Segment Open
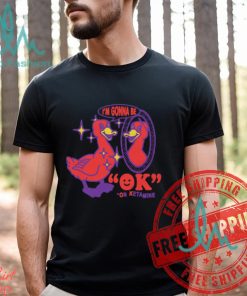 I'm Gonna Be OK On Ketamine by Renaissance Man Shirt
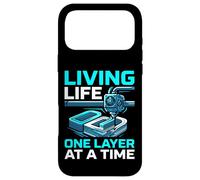 Living Life One Layer At A Time Funny 3D Printing Design Case for iPhone 17 Pro Max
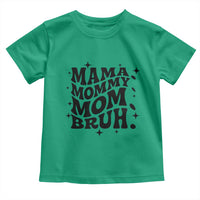 Mama Mommy Mom Bruh Toddler T Shirt Funny Mom Life Mother’s Day Gift
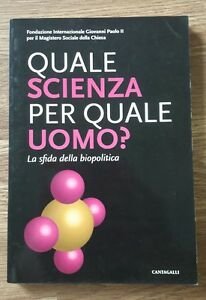 Quale Scienza Per Quale Uomo? La Sfida Della Biopolitica | Immagine Gallery 2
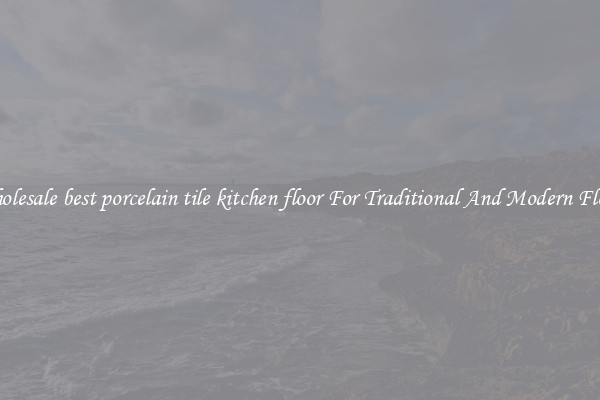 Wholesale best porcelain tile kitchen floor For Traditional And Modern Floors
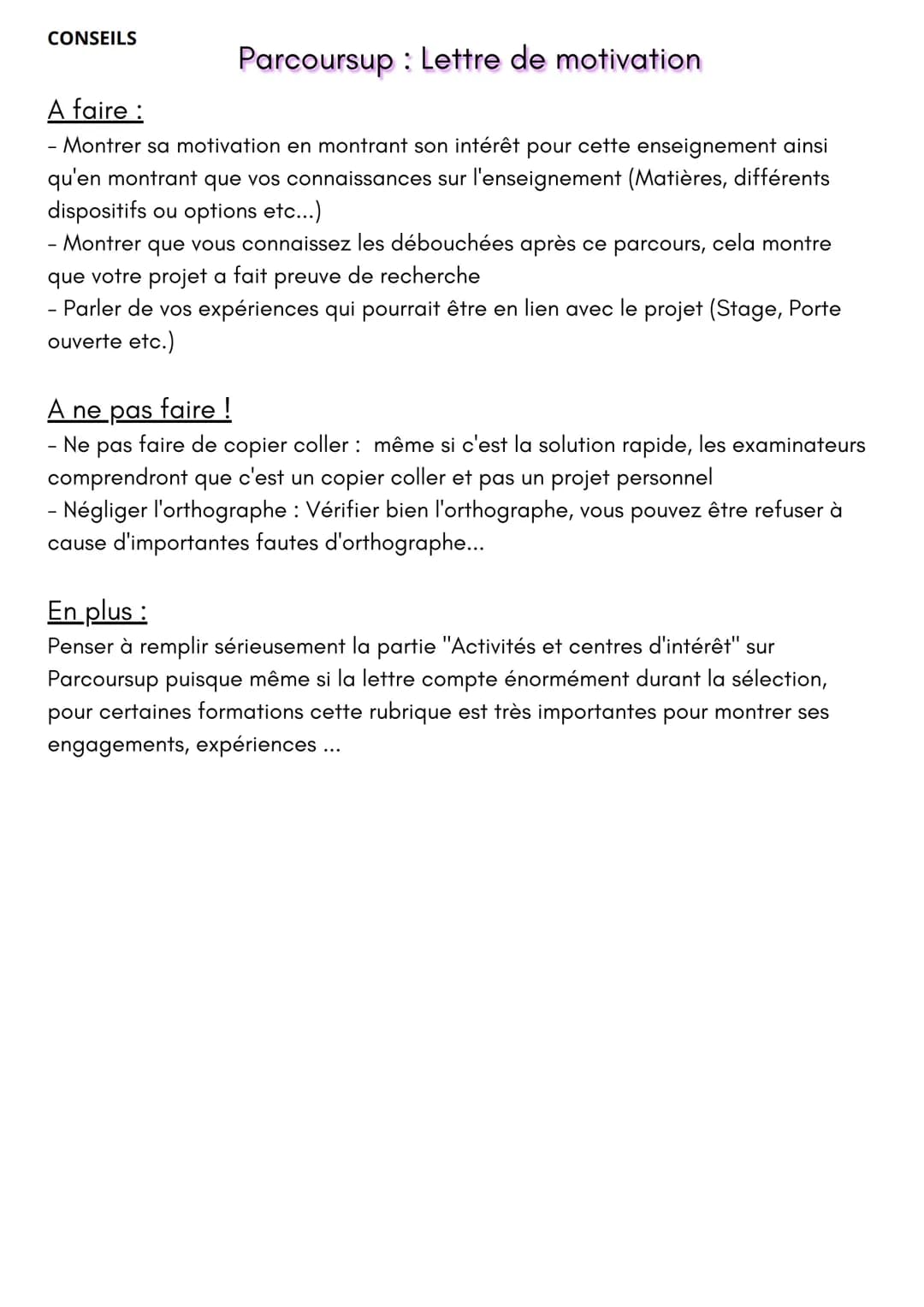 CONSEILS
Parcoursup : Lettre de motivation
A faire :
Montrer sa motivation en montrant son intérêt pour cette enseignement ainsi
qu'en montr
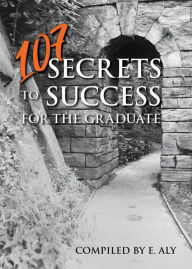 Title: 107 SECRETS TO SUCCESS FOR THE GRADUATE, Author: Eugene Kelly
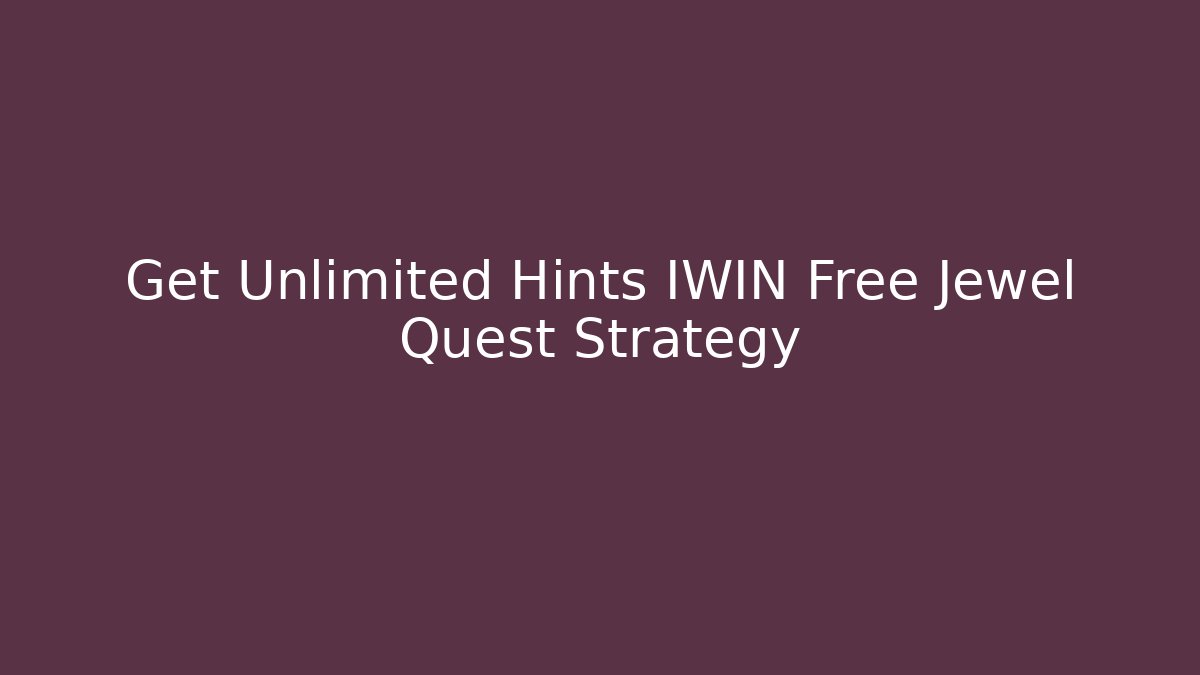 Get Unlimited Hints IWIN Free Jewel Quest Strategy - Vintage E-Juice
Segment Closed
What the task requires >>
Only the lines from the one containing "Montrer sa motivation" through the last line of the data belong in the copy, both included and reproduced exactly. Pictures do not.

Problem solution >>
Montrer sa motivation en montrant son intérêt pour cette enseignement ainsi
qu'en montr
 Title: 107 SECRETS TO SUCCESS FOR THE GRADUATE, Author: Eugene Kelly
 Get Unlimited Hints IWIN Free Jewel Quest Strategy - Vintage E-Juice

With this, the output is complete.